Problems and tasks —
(A) From the teacher profiles, extract everything from "In 1955 Anna" down to "in the Square.".
(B) In the teacher profiles, how long did Jewel Walker head stage movement at Carnegie Mellon University?

Selected excerpt —
########
He is a master teacher who shares joy of life, love of people and passion for his art with all his students and colleagues.  His mind, body, and spirit express the work and thoughts of Decroux like no one else.  He has a nurturing style of teaching and great humility toward his profession.  He gives individual attention infused with love.  Emphasizing the importance of listening as a theatre practioner, Tom says, “in the listening, you’re knitting it all together.”

2006- Jewel Walker

Jewel Walker, theatre, is the recipient of the Outstanding Teacher in Higher Education Award presented by the Association for Theatre in Higher Education (ATHE). Walker's former students, including Ted Danson, Rene Auberjonois, Cherry Jones and others, wrote endearing letters of support on his behalf.

Walker is the primary movement instructor of University of Delaware's Professional Theatre Training Program and was known nationally as Mime Walker on Mister Roger's Neighborhood.

Jones, a 1995 Tony award winner for The Heiress, wrote that Walker's "extraordinary artistry, discipline and commitment has proved to be a vital navigational star in my professional career.... His voice is with me as I approach and develop each character."

Linda Balgord, who starred in the National Touring Company of Sunset Boulvard, wrote, "The work that I began as Jewel's student has never stopped. I have continued to use his teachings in all of my professional work. It is very difficult to find the words that can communicate the profound effect a master teacher can have on a student. I owe a great deal of my success as an actor to Jewel Walker."

Tom Hewitt, whose credits range from Frasier and All My Children to Broadway's School for Scandal, wrote, "I count Jewel as one of the most influential people in my work and in my life...17 years [after studying with Walker] the question I most ask myself is 'What would Jewel have me do?'"

Walker is a founding member of the American Conservatory Theatre, spent 13 years as head of stage movement at Carnegie Mellon University and helped found the Professional Theatre Training Program at the University of Wisconsin-Milwaukee, prior to its move to UD. American Theatre magazine recently featured him in an article chronicling his ground breaking work in movement.

2005- Anna Halprin

Anna Halprin, now in her late eighties, continues to perform and teach in her home base in Marin County and San Francisco as well as nationally and internationally. From her first European invitation to perform at the XXVI Festival Internazionale di Musica Contemporanea in Vienna in 1963, to her most recent 2004 performance at the Festival D’Autome in Paris, Halprin has always consider herself a theatre person.

In 1955 Anna began developing a vision of theatre which stripped away artifice and returned to the body as the source of creativity. In the mid-sixties, Halprin directly influenced the New York experimental theatre scene with her performances and psychophysically based teaching. Her focus has been to renew the connection to communal ritual experience in theatre practice.

Her creative work has been supported by fellowships from the National Endowment for the Arts and the Guggenheim Foundation. She has many published articles and among her published books are Movement Ritual, Citydance, and Returning to Health through Movement and Imagery.

2003- Moni Yakim

Moni Yakim has been on the faculty of the Juilliard School, Drama Division teaching movement and dance since 1968. He formerly headed the movement departments of Yale Drama School, Stella Adler Conservatory and Circle in the Square.
########
Information shown —
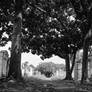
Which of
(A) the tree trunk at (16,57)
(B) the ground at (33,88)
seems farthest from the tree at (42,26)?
(B) the ground at (33,88)

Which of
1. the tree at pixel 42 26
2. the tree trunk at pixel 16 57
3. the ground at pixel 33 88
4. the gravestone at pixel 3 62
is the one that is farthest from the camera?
→ the gravestone at pixel 3 62

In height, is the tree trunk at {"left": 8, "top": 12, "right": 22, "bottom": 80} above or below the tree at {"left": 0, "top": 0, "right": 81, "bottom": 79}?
below

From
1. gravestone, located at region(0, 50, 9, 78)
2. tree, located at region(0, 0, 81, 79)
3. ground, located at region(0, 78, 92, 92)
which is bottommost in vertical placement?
ground, located at region(0, 78, 92, 92)

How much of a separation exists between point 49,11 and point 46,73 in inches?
2663

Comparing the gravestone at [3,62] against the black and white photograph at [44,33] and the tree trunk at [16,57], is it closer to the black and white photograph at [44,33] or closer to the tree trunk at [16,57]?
the black and white photograph at [44,33]

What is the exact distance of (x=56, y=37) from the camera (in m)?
39.0

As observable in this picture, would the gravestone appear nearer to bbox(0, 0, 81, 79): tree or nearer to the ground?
bbox(0, 0, 81, 79): tree

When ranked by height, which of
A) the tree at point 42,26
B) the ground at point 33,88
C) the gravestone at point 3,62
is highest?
the tree at point 42,26

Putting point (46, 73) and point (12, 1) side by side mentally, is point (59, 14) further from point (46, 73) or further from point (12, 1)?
point (46, 73)

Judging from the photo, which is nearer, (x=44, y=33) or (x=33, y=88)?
(x=33, y=88)

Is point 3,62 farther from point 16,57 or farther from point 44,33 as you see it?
point 16,57

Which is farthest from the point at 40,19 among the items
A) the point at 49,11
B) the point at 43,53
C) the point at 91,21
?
the point at 43,53

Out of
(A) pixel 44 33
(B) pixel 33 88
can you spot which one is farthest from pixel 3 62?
(B) pixel 33 88

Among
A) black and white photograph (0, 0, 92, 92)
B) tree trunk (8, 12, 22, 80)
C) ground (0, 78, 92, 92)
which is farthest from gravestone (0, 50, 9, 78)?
ground (0, 78, 92, 92)
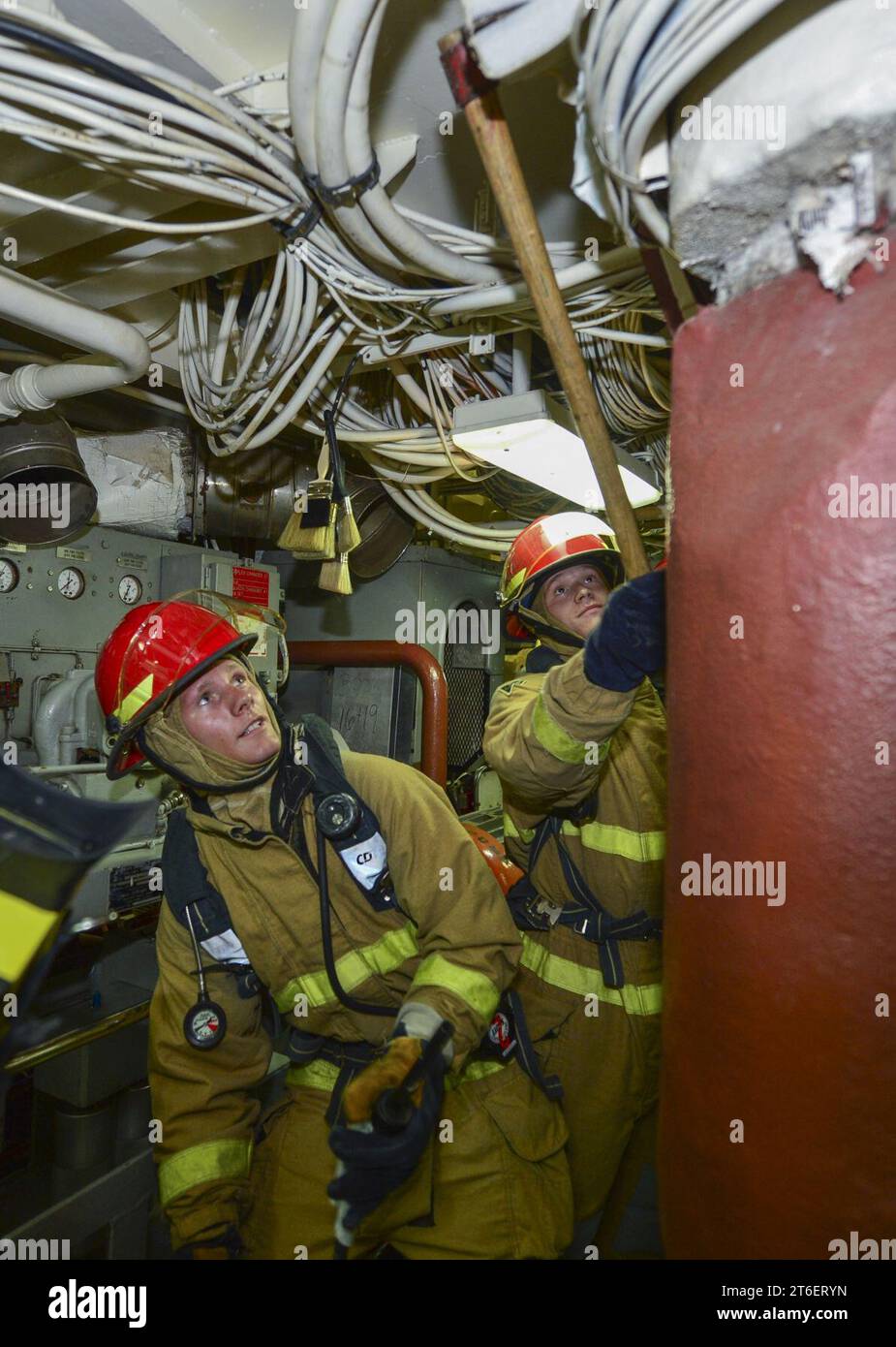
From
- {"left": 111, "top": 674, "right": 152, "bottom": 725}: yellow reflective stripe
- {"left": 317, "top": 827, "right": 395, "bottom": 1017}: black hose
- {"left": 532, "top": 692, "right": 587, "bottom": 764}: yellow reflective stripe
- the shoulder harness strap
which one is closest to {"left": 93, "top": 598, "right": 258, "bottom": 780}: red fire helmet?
########
Results by task —
(A)
In 1955 Anna began developing a vision of theatre which stripped away artifice and returned to the body as the source of creativity. In the mid-sixties, Halprin directly influenced the New York experimental theatre scene with her performances and psychophysically based teaching. Her focus has been to renew the connection to communal ritual experience in theatre practice.

Her creative work has been supported by fellowships from the National Endowment for the Arts and the Guggenheim Foundation. She has many published articles and among her published books are Movement Ritual, Citydance, and Returning to Health through Movement and Imagery.

2003- Moni Yakim

Moni Yakim has been on the faculty of the Juilliard School, Drama Division teaching movement and dance since 1968. He formerly headed the movement departments of Yale Drama School, Stella Adler Conservatory and Circle in the Square.

(B) 13 years